**PROBLEM TO SOLVE**
Restate the data word for word. Leave the pictures out.

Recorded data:
[Start of Attachment]
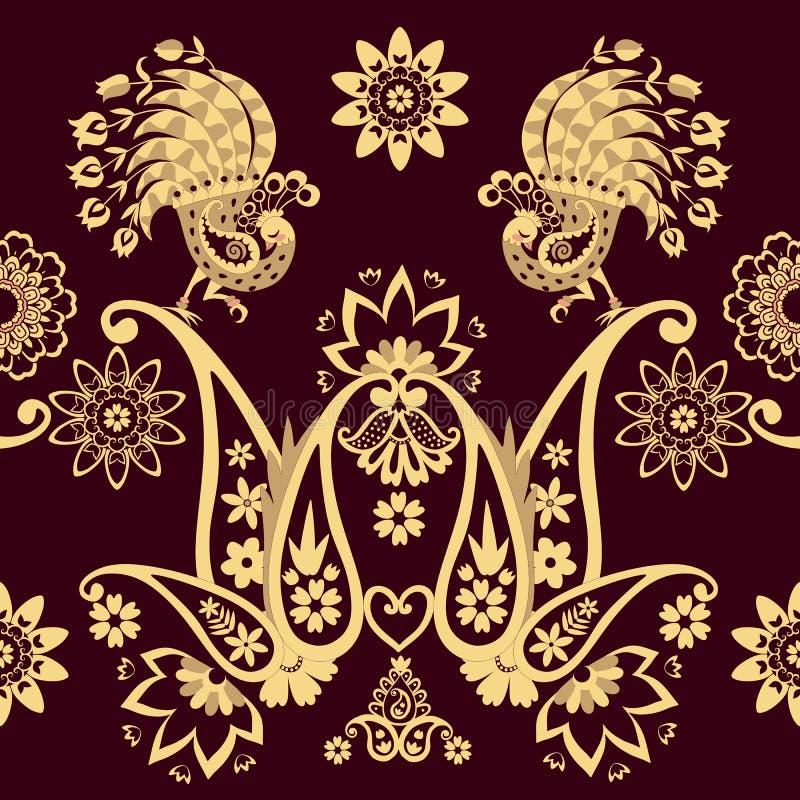 Δικτυωτά ατελείωτα εκλεκτής ποιότητας σύνορα με τα peacocks, το Paisley και τα mandalas λουλουδιών στο εθνικό ύφος Κεντητική, ελεύθερη απεικόνιση δικαιώματος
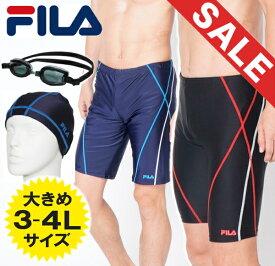 水着 メンズ フィットネス ゴーグル、キャップ付き セット 大きいサイズ 3l 4l 3L 4L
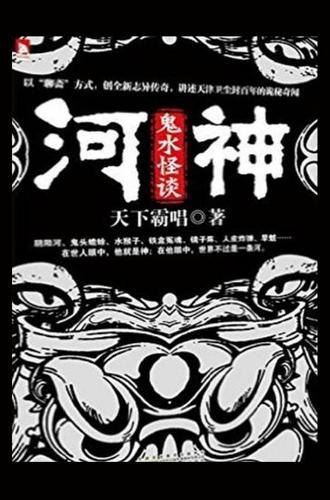 He Shen: GUI Shui Guai Tan (Paperback)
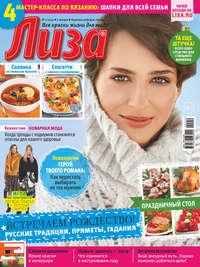Купить книгу Журнал «Лиза» №02/2019, автора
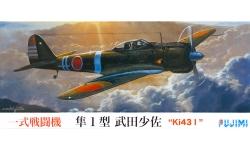 Ki-43-Ic (Hei) Nakajima, Hayabusa - FUJIMI 722498 C-3 1/72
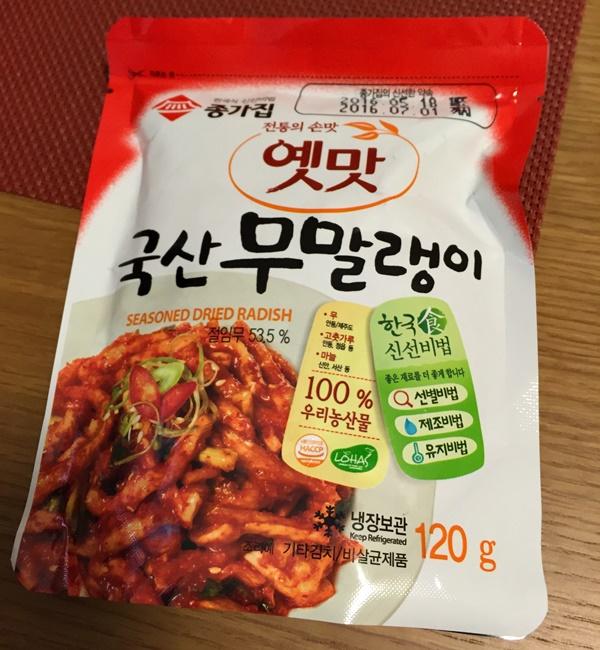 韓国で買ってきてよかったもの!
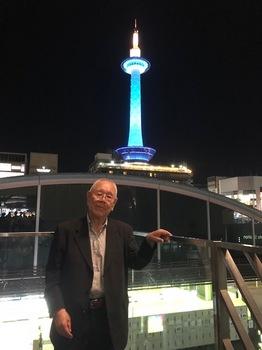 京都訪問5本人.jpg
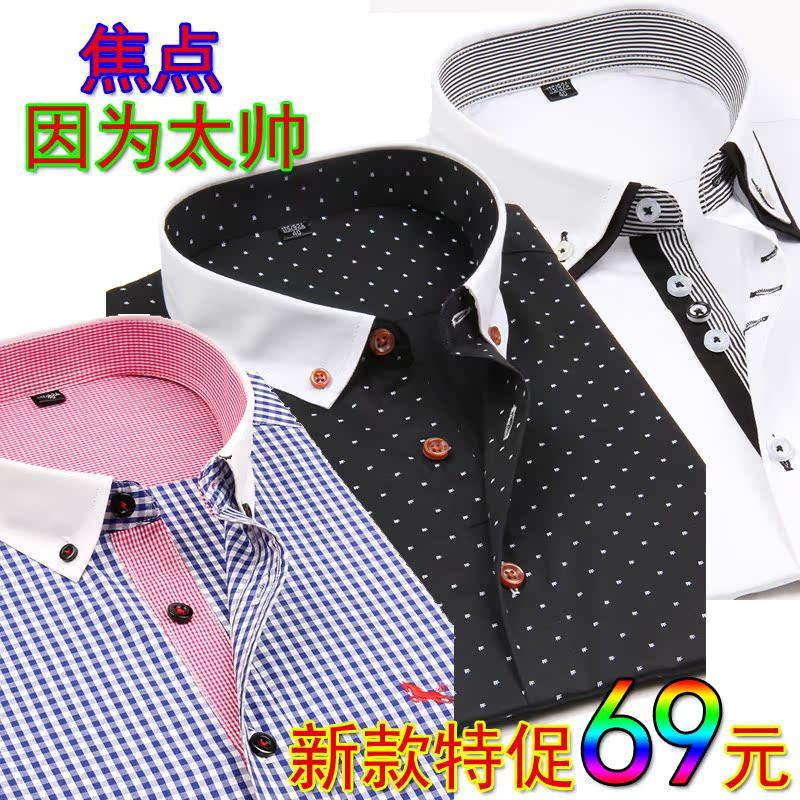 男士短袖衬衫全棉纯色时尚格子双领短袖衬衣印花圆波点男韩版修身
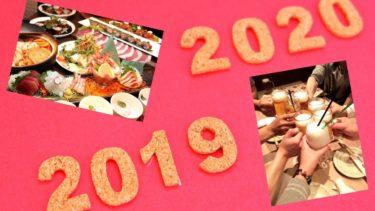 年末年始の暴飲暴食をリセット!正月太りを解消するならプチ断食ダイエット!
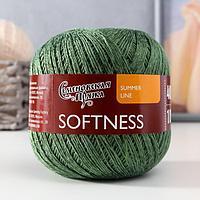 Пряжа Softness (Нежность) 47 хлопок, 53 вискоза 400м/100гр оливах1 (30235) (комплект из 2 шт.)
[End of Attachment]
**TASK ANSWER**
 Δικτυωτά ατελείωτα εκλεκτής ποιότητας σύνορα με τα peacocks, το Paisley και τα mandalas λουλουδιών στο εθνικό ύφος Κεντητική, ελεύθερη απεικόνιση δικαιώματος
 水着 メンズ フィットネス ゴーグル、キャップ付き セット 大きいサイズ 3l 4l 3L 4L
 He Shen: GUI Shui Guai Tan (Paperback)
Купить книгу Журнал «Лиза» №02/2019, автора
 Ki-43-Ic (Hei) Nakajima, Hayabusa - FUJIMI 722498 C-3 1/72
 韓国で買ってきてよかったもの!
 京都訪問5本人.jpg
 男士短袖衬衫全棉纯色时尚格子双领短袖衬衣印花圆波点男韩版修身
 年末年始の暴飲暴食をリセット!正月太りを解消するならプチ断食ダイエット!
 Пряжа Softness (Нежность) 47 хлопок, 53 вискоза 400м/100гр оливах1 (30235) (комплект из 2 шт.)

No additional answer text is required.